Back to fulfillment. Self-fulfillment is an aspect of loving yourself. All of Christianity is built on the two commandments that Jesus describes as the greatest: “‘Love the Lord your God with all your heart and with all your soul and with all your mind.’ This is the first and greatest commandment. And the second is like it: ‘Love your neighbor as yourself.’ All the Law and the Prophets hang on these two commandments.” (Matt 22: 38-40, NIV)
Notice what Jesus says about loving your neighbour … as yourself! In other words, if we don’t love ourselves, we won’t be able to love our neighbour — we won’t be able to build good relationships. Fundamental to building good relationships is loving ourselves. When we love ourselves, we are self-fulfilled and confident of who we are and we reach out to others from a position of strength — confidence. It makes it easy for people to respond and even if the response is not quite what we expect, we can deal with it. We won’t hightail out of the relationship. We persevere in confidence, like a parent perseveres with a straying child. And, as we pray and act in faith, we find a way to get through. We treat ourselves that way, so it becomes second nature to treat others likewise.
How do we become self-fulfilled? That is entirely up to the individual. Each person is fulfilled in his or her own way. I may find fulfillment writing in the comforts of my home. Another may enjoy a drink out with company and so on.

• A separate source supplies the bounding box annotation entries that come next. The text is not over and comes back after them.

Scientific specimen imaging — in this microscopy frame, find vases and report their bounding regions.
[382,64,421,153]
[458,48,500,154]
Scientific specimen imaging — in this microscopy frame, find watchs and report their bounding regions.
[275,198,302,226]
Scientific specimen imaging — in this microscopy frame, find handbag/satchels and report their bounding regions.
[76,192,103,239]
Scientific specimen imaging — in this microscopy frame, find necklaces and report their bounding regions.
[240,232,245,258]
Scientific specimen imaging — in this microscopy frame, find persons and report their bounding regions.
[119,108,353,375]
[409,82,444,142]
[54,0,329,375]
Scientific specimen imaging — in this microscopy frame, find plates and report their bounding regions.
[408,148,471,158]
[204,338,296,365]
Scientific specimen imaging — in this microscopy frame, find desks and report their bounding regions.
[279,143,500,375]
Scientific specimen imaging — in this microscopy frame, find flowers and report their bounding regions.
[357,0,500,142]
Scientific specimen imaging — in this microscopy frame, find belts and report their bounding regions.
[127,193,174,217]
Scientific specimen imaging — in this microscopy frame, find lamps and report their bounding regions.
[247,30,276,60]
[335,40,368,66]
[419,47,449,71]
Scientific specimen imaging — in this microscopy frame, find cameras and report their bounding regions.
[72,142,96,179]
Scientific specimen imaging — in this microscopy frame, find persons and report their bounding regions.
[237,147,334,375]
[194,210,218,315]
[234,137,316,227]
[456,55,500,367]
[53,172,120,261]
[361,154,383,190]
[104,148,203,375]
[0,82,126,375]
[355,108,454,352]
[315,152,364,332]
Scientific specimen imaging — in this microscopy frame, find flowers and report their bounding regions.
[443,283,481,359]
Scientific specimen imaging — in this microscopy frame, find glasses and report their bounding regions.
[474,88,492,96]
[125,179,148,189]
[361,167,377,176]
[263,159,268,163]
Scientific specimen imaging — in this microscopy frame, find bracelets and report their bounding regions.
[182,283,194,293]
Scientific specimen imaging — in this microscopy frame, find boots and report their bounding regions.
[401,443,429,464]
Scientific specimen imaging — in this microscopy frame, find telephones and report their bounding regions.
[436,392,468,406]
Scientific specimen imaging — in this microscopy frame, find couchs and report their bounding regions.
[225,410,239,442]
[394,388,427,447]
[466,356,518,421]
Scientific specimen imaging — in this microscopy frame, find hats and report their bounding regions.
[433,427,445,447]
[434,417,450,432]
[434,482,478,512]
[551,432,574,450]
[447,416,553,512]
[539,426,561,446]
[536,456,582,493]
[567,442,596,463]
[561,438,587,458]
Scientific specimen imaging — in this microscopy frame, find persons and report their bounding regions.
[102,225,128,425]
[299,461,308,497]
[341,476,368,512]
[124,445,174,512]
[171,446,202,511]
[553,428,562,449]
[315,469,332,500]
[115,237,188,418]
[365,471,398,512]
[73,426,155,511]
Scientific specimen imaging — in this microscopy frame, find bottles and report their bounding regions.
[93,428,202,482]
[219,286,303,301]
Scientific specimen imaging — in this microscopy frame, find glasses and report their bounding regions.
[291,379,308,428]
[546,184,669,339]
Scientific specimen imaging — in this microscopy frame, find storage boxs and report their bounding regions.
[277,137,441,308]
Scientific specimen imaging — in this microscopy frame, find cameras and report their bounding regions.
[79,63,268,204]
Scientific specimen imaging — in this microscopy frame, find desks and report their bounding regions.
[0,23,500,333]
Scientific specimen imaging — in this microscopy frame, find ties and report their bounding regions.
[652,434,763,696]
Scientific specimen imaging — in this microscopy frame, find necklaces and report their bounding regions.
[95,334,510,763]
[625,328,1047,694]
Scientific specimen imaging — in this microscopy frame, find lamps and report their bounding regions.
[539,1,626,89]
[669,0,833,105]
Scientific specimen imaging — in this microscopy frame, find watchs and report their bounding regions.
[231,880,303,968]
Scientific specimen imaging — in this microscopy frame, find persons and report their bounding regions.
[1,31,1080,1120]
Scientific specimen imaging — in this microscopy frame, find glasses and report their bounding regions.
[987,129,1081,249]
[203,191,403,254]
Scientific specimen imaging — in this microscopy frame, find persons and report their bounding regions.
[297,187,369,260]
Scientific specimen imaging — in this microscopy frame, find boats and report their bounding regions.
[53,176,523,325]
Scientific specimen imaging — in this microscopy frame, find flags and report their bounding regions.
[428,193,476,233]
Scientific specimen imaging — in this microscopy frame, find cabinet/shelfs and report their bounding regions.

Each has to explore the available possibilities before them to discover what is self-affirming. As adults, while it is greatly encouraging when others affirm us, we can’t constantly define ourselves by their affirmations. When we do that we are truly affirming them rather than us. We need to find our own ways to affirm ourselves so that even when we don’t get a pat on the back we hold our own because we know who we are.
Having said that, I must stress here that personal fulfillment isn’t self-indulgence. The immature indulge — like children. If they want ice cream, children will ask, nag, whine or cry until they get it. The mature don’t indulge; they assume responsibility for what they want and from trial and error — experience — we know when to let go and when to hold on. If we find fulfillment in the company of friends, we would spend a fair amount of time with them. But, as adults, we will know when to cut back on “friend-time” when other priorities call for our attention.
From my observation of the people around me, fulfilled people generally have better self-esteem. They have self-respect and know where and when to draw the line between considering others and being at their mercy. Self-respect determines how much of “crap” we can take. Taking crap is one of the realities of life. We have to take it — up to a point. That point is reached when we can say, “Enough! I’m not taking this anymore!” And, we find a way out or put a stop to it.
A fulfilled person, being confident and self-respecting, may sometimes be inconsiderate of others while seeking his or her fulfillment. We need to constantly check ourselves so that we are always loving others as ourselves. As long as we assume responsibility for our actions, we can learn from our mistakes, make amends and go on managing the fine balance of loving ourselves and others.